By Emily Riedel,MRCW Medical EditorA new study has found that women’s breast health is not as strong as they claim, and that their exercise routines are not so varied as they thought.
In a series of observational studies, scientists have been looking at the relationship between exercise, weight gain, and breast cancer.
The new study, published in the journal BMC Medicine, used data from the National Health and Nutrition Examination Survey (NHANES) to track the health of more than 17,000 women from all 50 states and the District of Columbia from 2007 to 2013.
Researchers found that the average BMI in the women who participated in the study was 27.6.
That’s higher than the national average of 25.4.
The women who were overweight were much more likely to have an underlying condition such as diabetes, heart disease, high blood pressure, and high cholesterol.
The researchers found that overweight women were at a greater risk for breast cancer and were more likely than their normal weight peers to suffer from other conditions, such as high blood cholesterol, diabetes, and heart disease.
“The data from this study does not support the idea that exercise is somehow related to breast cancer risk,” the study authors wrote.

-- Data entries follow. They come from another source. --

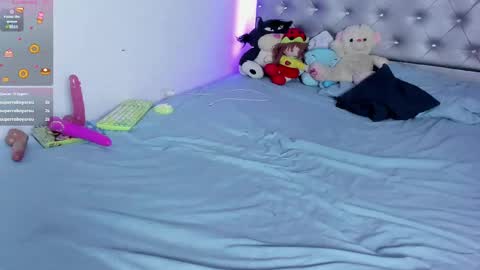 Antonella online show from March 2025 03:18:02 PM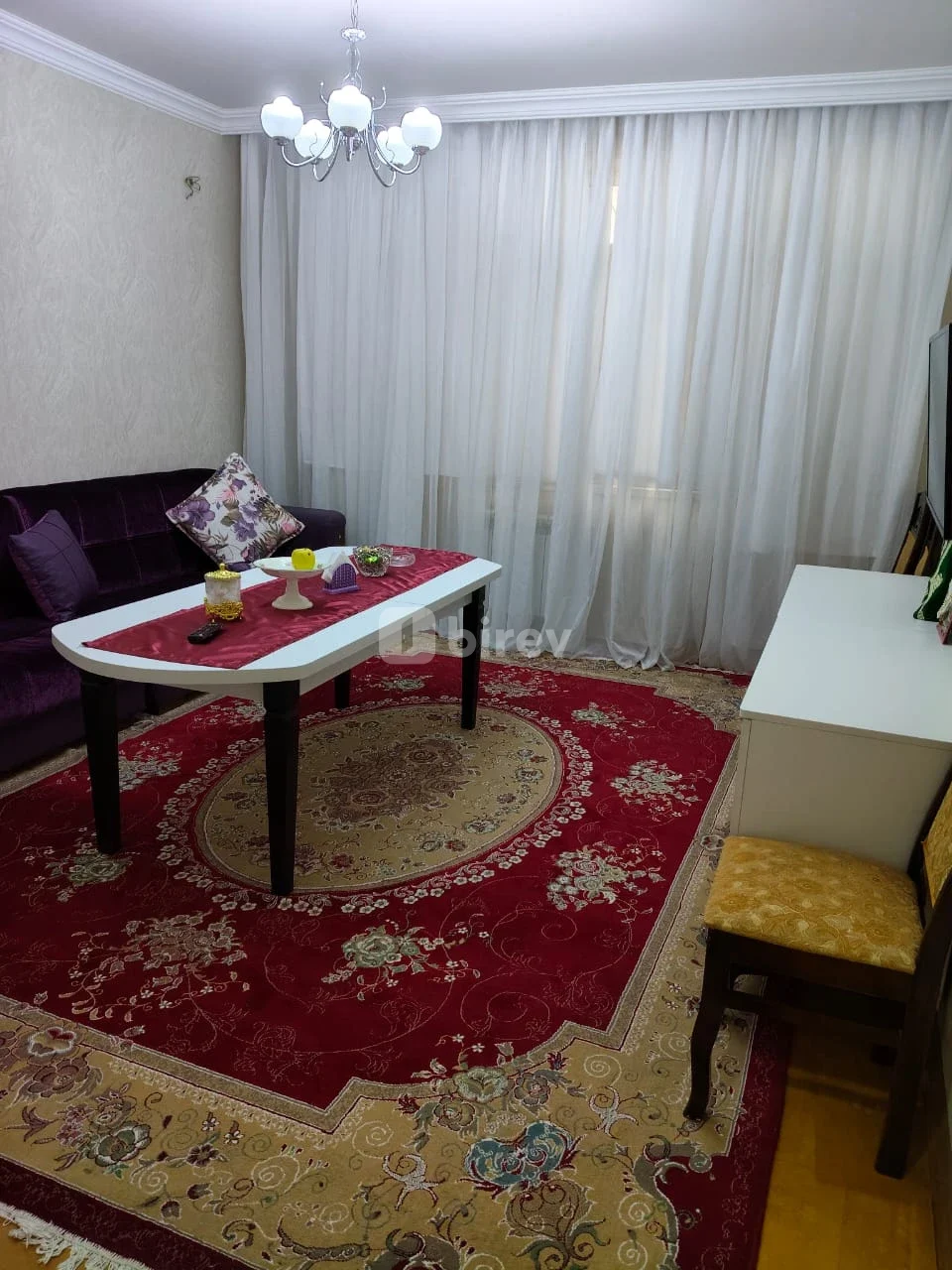 2-комнатная квартира, пос. Хырдалан, Xırdalan şəhəri Abşeron Gənclər Şəhərciyi, Абшеронский район — фото 20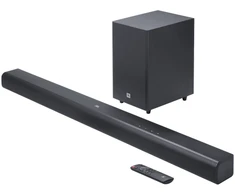 Namų kino sistema JBL Cinema SB550 3.1, 250 W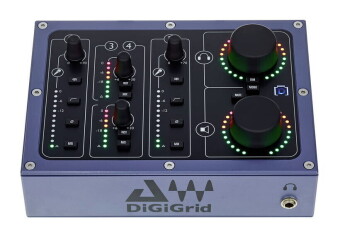 DiGiGrid X-DG-D DiGiGrid X-DG-D Фото 10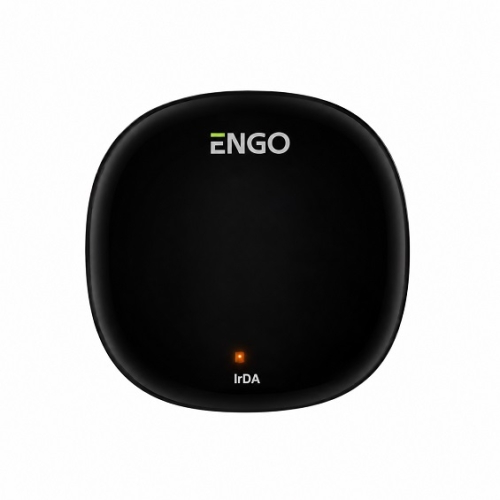 Pilot uniwersalny podczerwieni IRDA do systemu ENGO SMART EIRTX z wifi DC mini usb ENGO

“Exercise may not only be a good option for weight loss and increased health and wellbeing, but also for prevention of cancer.”
Dr. Rebecca Cogdell, a senior scientist in the Division of Women’s Health at the National Institutes of Health, told Medical News Day that the study highlights the need to keep a healthy weight.

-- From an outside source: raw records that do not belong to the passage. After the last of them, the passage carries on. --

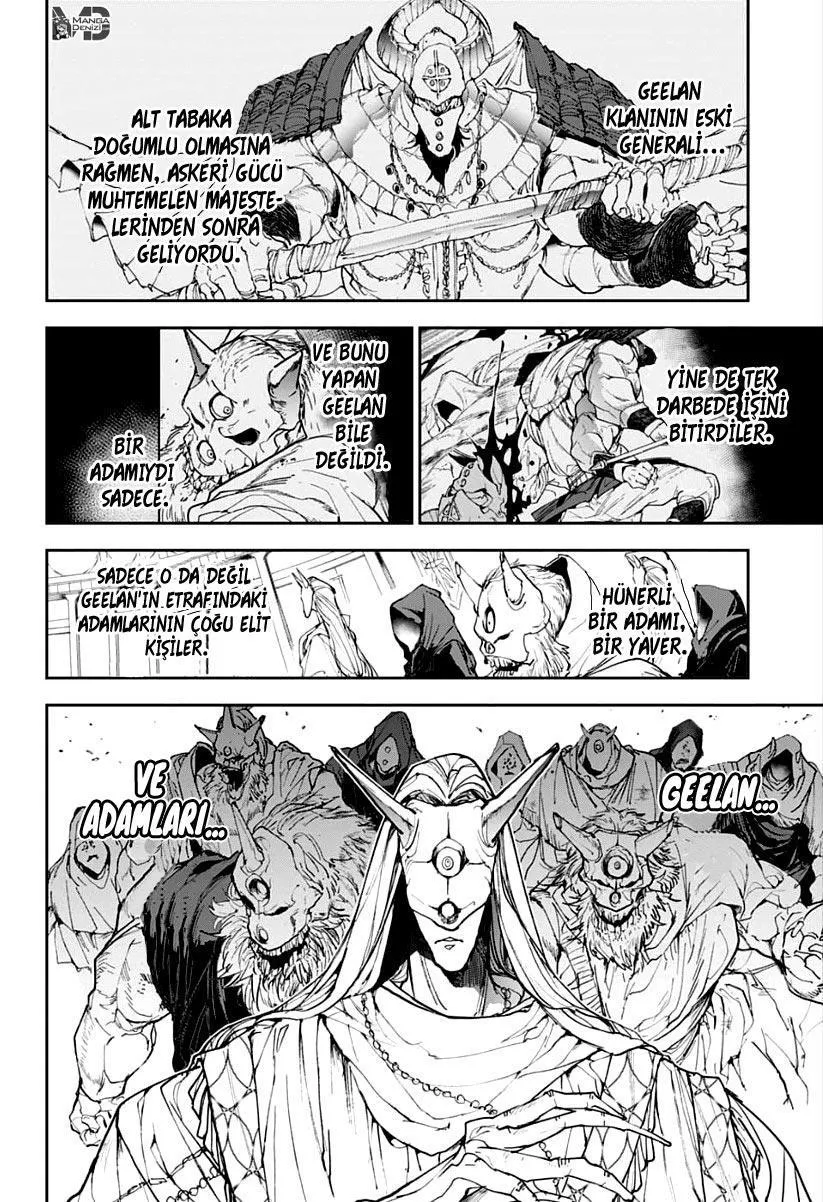 The Promised Neverland - Sayfa 7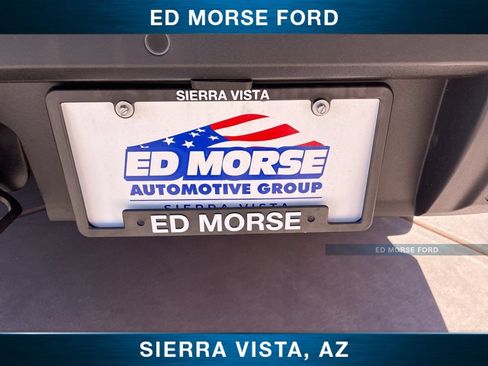 Used 2025 Ford Maverick XL w/ Equipment Group 102A AWD/4WD image 42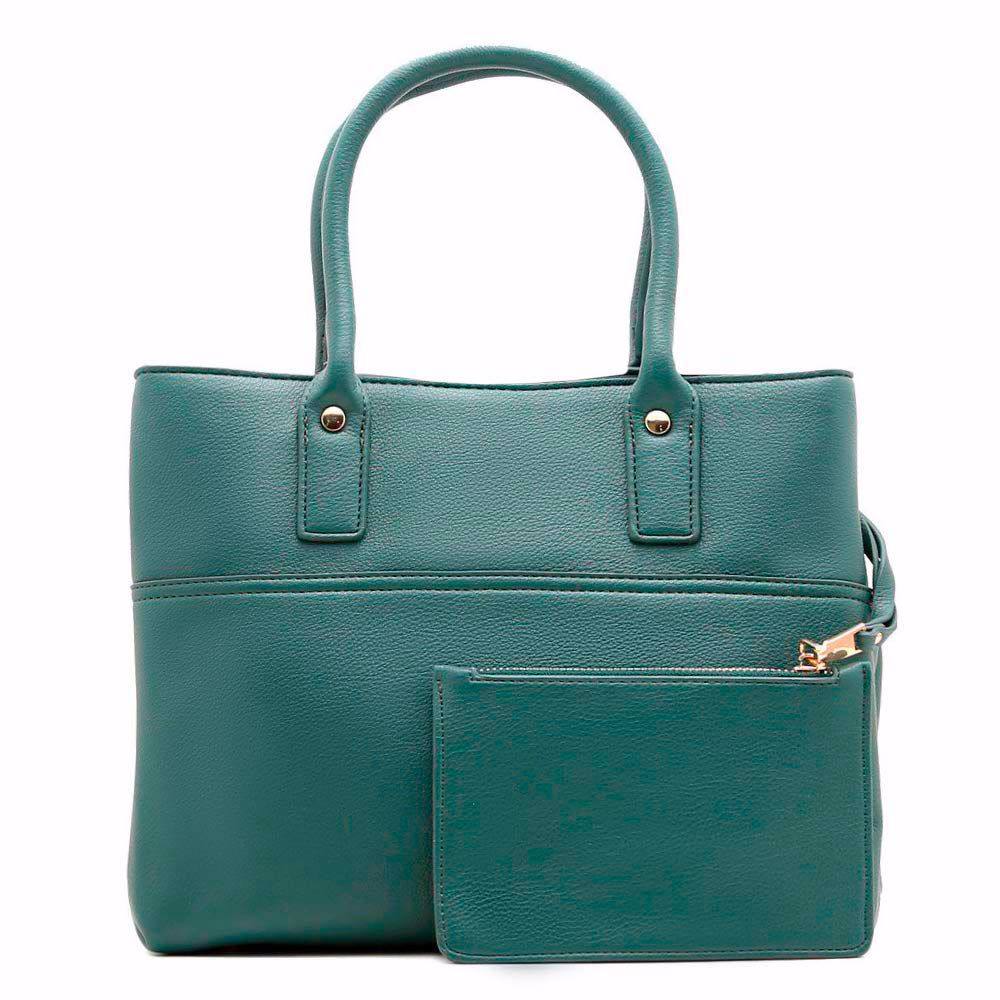 Сумка каркасна, Зелений
Сумка каркасна, Зелений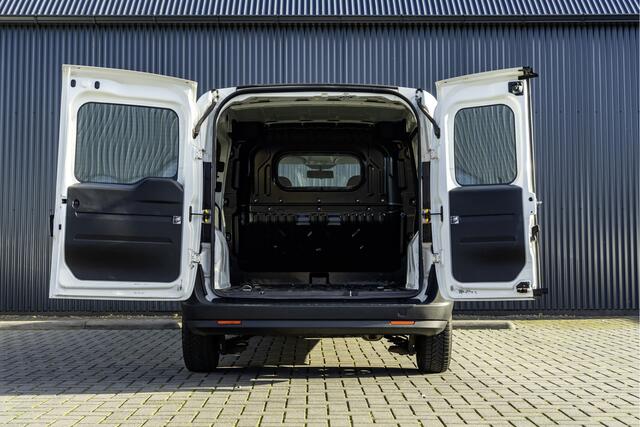 Fiat DOBLO Cargo MJ | L1H1 | Airco | Euro 6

“I think that we need to be aware that exercise can be a preventive option that can also help to decrease your risk for developing cancer,” she said.

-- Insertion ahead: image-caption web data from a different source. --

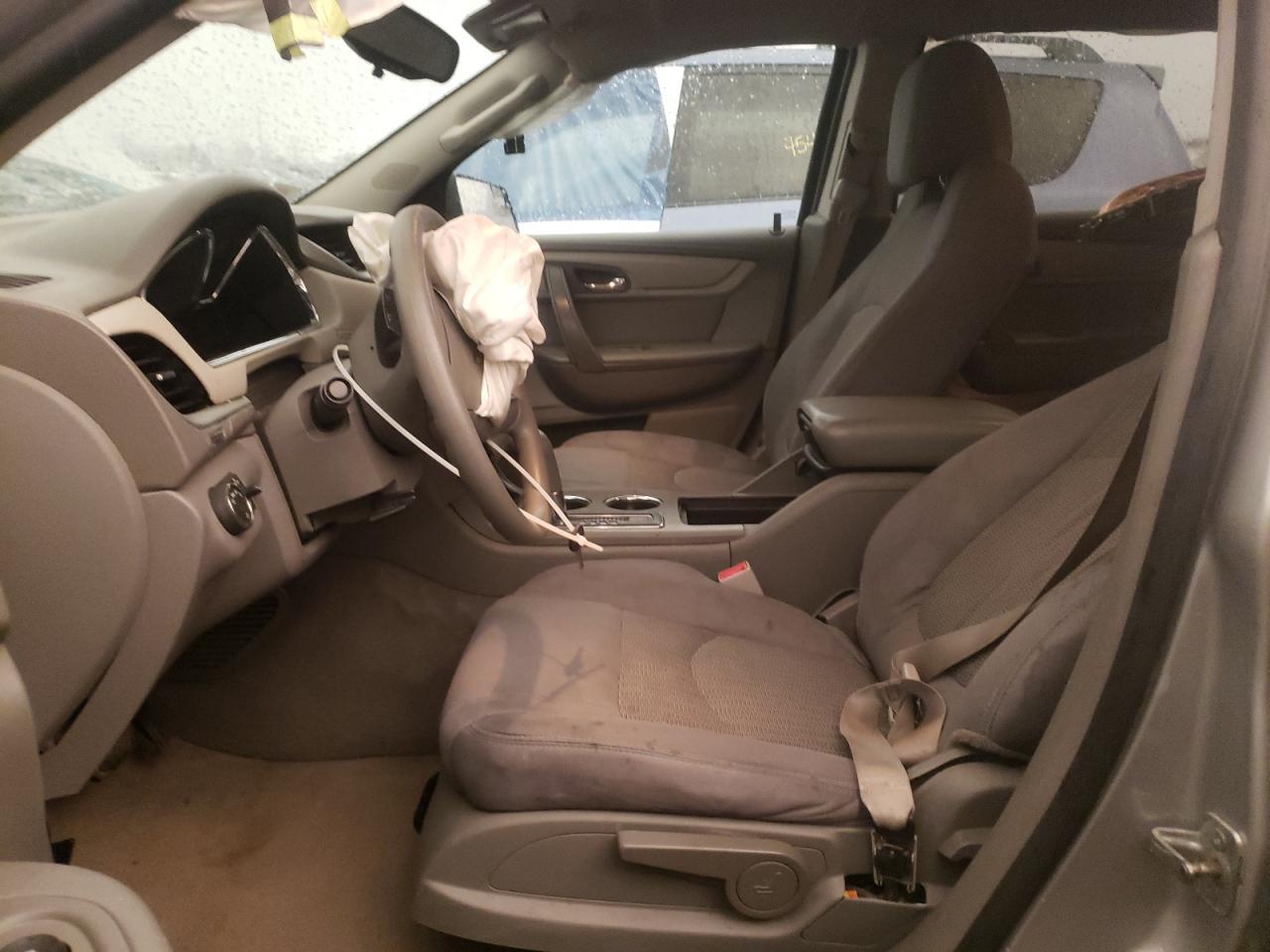 2014 CHEVROLET TRAVERSE L - Image 7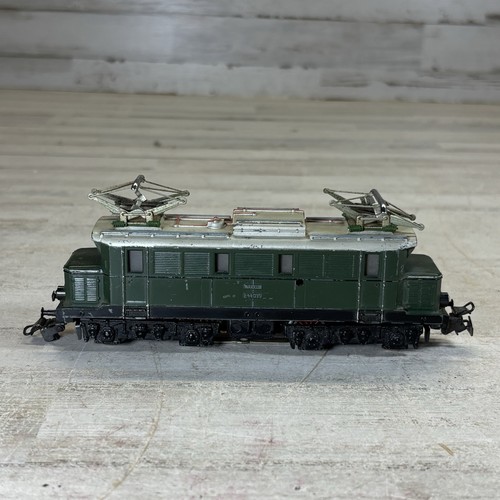 Märklin e44 039 - märklin,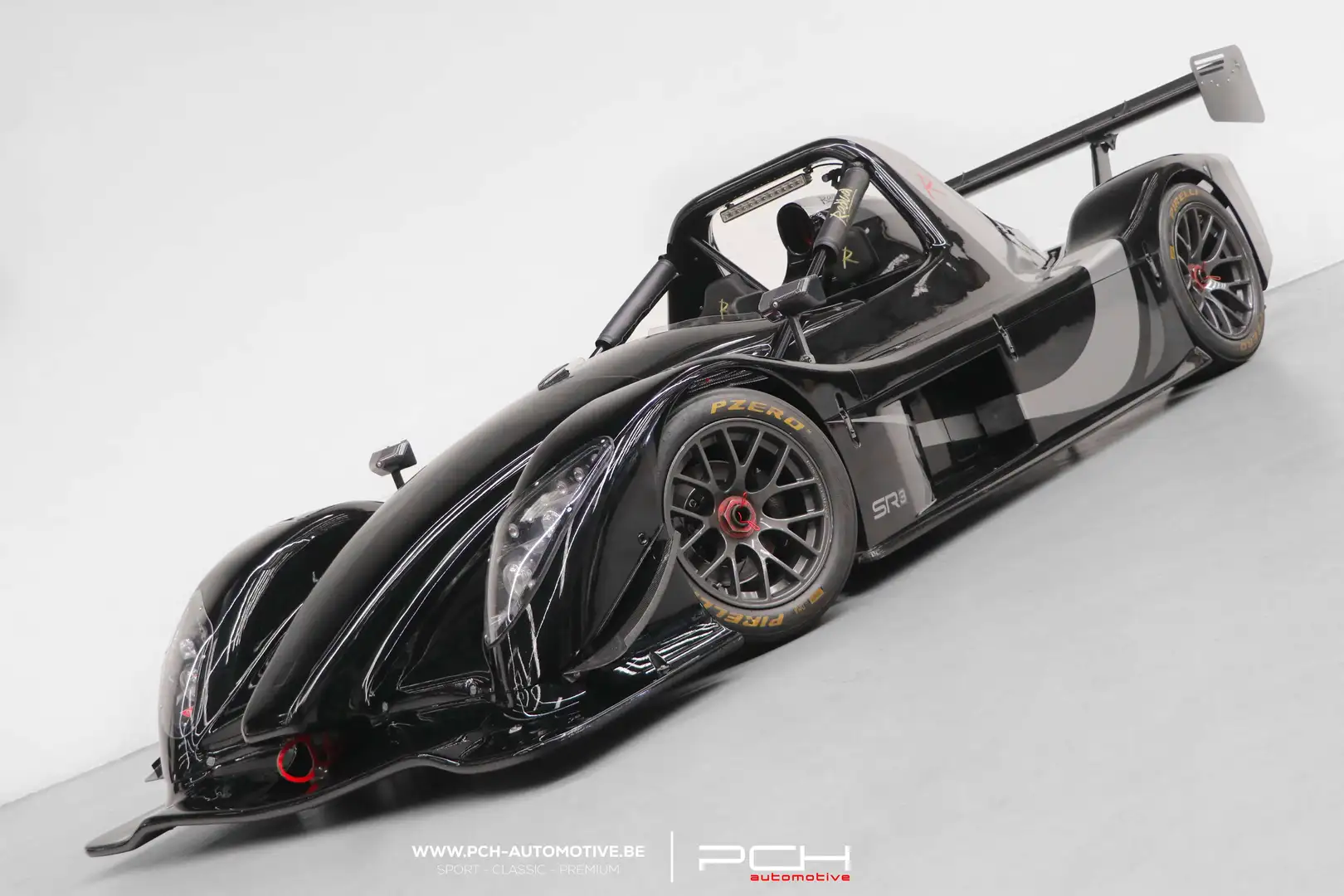 Autres Radical SR3 RSX 1.500 - Ready To Race - Noir - 1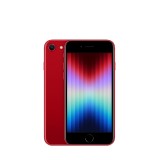 iPhone SE 64GB (Product) RED - Rouge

“It’s not as if there’s not evidence that exercise may help with weight loss.
But that doesn’t mean that exercise doesn’t have health benefits.”
The researchers say they hope their study will lead to more research into exercise and weight loss, and to better understand what kinds of activities people should and shouldn’t do.
“If we want to prevent cancer, then we need more evidence about exercise and its impact on our health and wellness,” Dr. Cogidell said.
“We need to know if we can encourage people to do things that are good for their health, such the exercise that’s right for them, such a diet that’s good for them and good for the environment.”